Method
Note: We are unsure whether this method should be used to estimate effect sizes for predictors that vary somewhat or completely at the between-cluster level (i.e., vary at level 2), because the random intercept variance (between-cluster variance) is fixed when calculating the variance explained by the predictor. Thus, we demonstrate this method by calculating the effect size of a predictor that varies strictly at the lowest level (i.e, varies only at level 1, within-clusters/units).
This page is will show one method for estimating effects size for mixed models in Stata. Specifically, we will estimate Cohen’s \(f^2\) effect size measure using the method described by Selya et al.(2012, see References at the bottom) .
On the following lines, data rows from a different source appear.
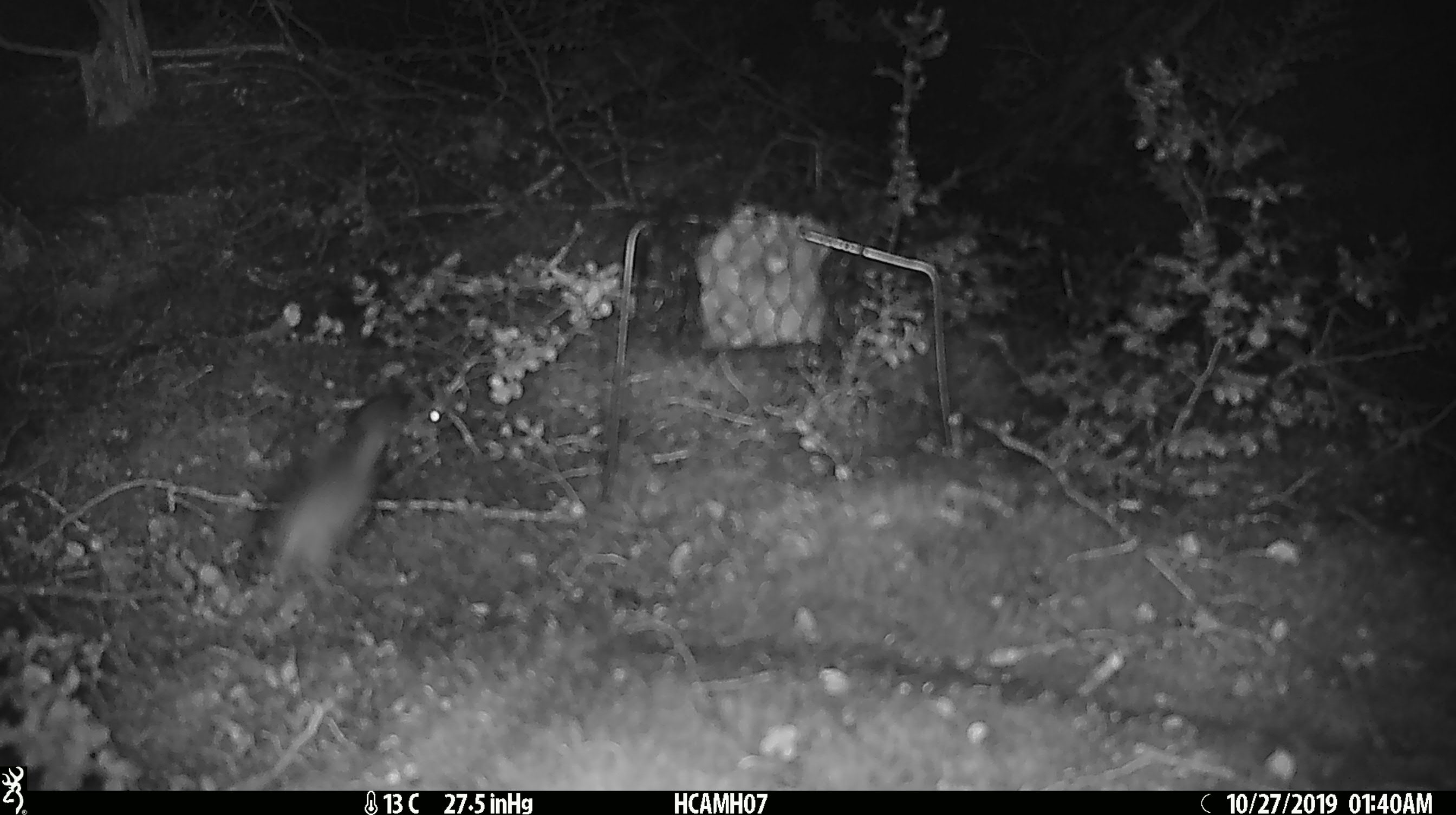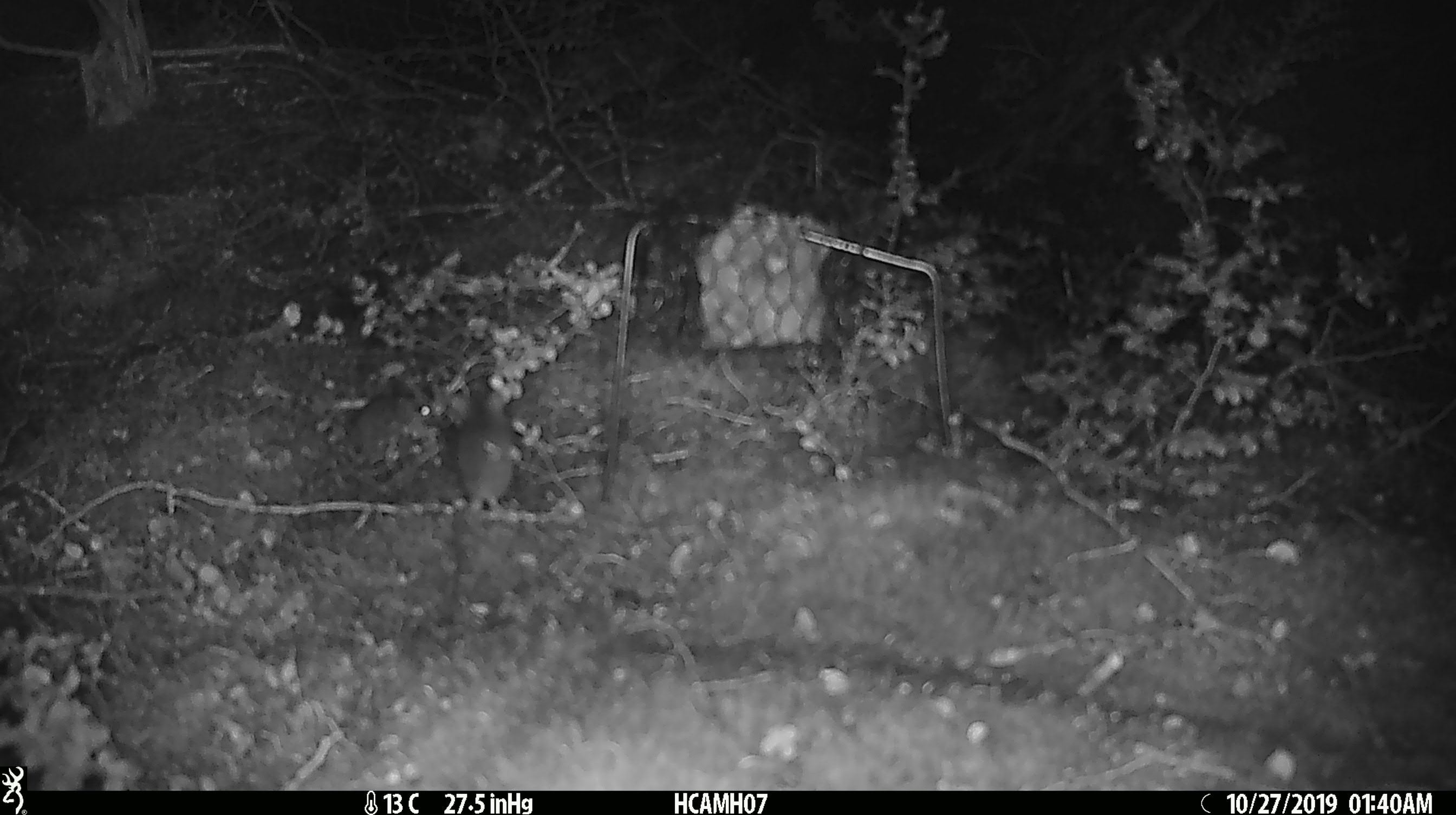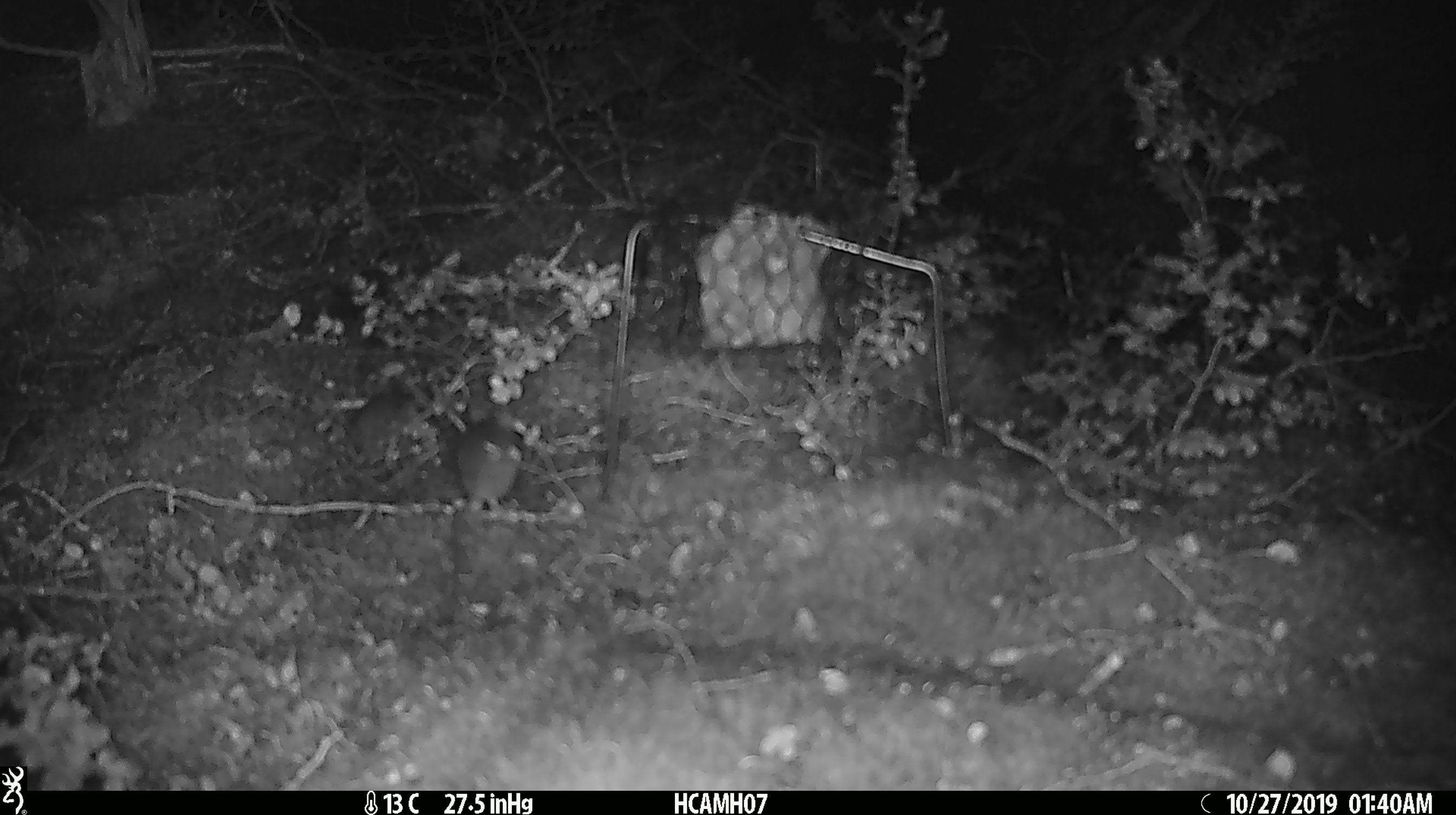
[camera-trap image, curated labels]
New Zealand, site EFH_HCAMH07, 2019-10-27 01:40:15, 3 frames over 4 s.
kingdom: Animalia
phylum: Chordata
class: Mammalia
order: Rodentia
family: Muridae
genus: Mus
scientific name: Mus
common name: mouse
Mouse (Mus).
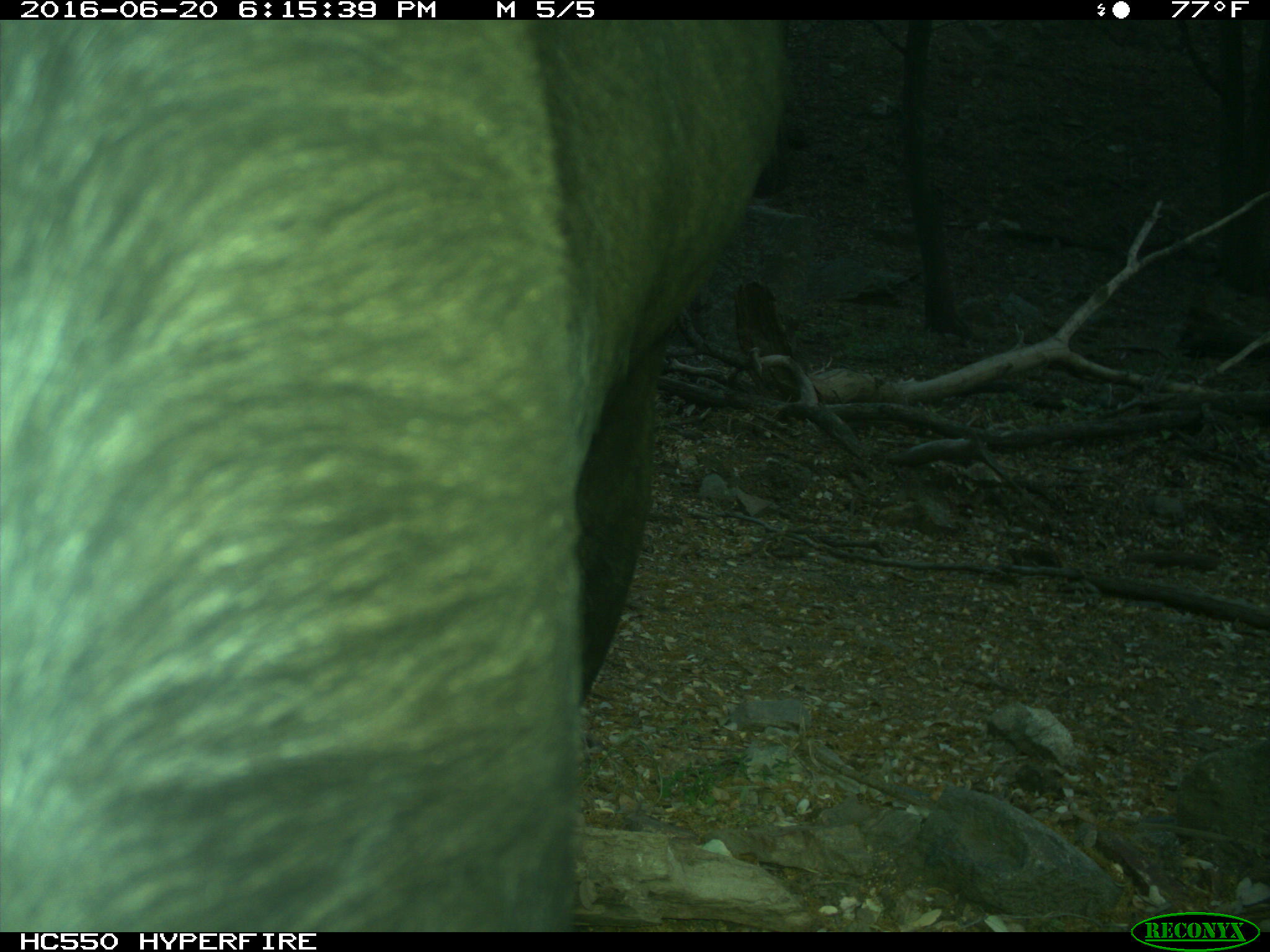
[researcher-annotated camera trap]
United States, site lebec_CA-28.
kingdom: Animalia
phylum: Chordata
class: Mammalia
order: Artiodactyla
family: Bovidae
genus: Bos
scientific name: Bos taurus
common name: domestic cow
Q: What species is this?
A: Bos taurus (domestic cow).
Here is the formula we will use to estimate the (fixed) effect size for predictor \(b\), \(f^2_b\), in a mixed model:
\[f^2_b = \frac{R^2_{ab}-R^2_a}{1-R^2_{ab}} \]
\(R^2_{ab} \) represents the proportion of variance of the outcome explained by all the predictors in a full model, including predictor \(b\). \(1-R^2_{ab}\) in the denominator thus represents the proportion of variance of the outcome not explained by the full model.
\(R^2_a\) represents the proportion of variance of the outcome explained by the predictors in a reduced model with all fixed effects from the full model except for the effect of \(b\), and random effects constrained to be the same as those from the full model. \(R^2_{ab}- R^2_a\) in the numerator is the additional proportion of variance of the outcome solely attributable to \(b\).
Unlike linear regression models, \(R^2\) is not readily available from the output of mixed models, whereas residual variances typically are available, so we will calculate \(R^2\) from residual variances:
\[R^2 = \frac{V_{null} – V_{model}}{V_{null}} \]
where \(V_{null}\) is the residual variance of a null model with only the intercept and random effects, and \(V_{model}\) is the model that includes both fixed and random effects. We can thus interpret \(R^2\) from a mixed model as the additional variance explained by the predictors’ effects over the random effects (and intercept).
We can substitute the residual variances into the formula for \(f^2_b\):
\[f^2_b = \frac{\frac{V_{null}-V_{ab}}{V_{null}} – \frac{V_{null}-V_{a}}{V_{null}}}{1 – \frac{V_{null}-V_{ab}}{V_{null}}} \]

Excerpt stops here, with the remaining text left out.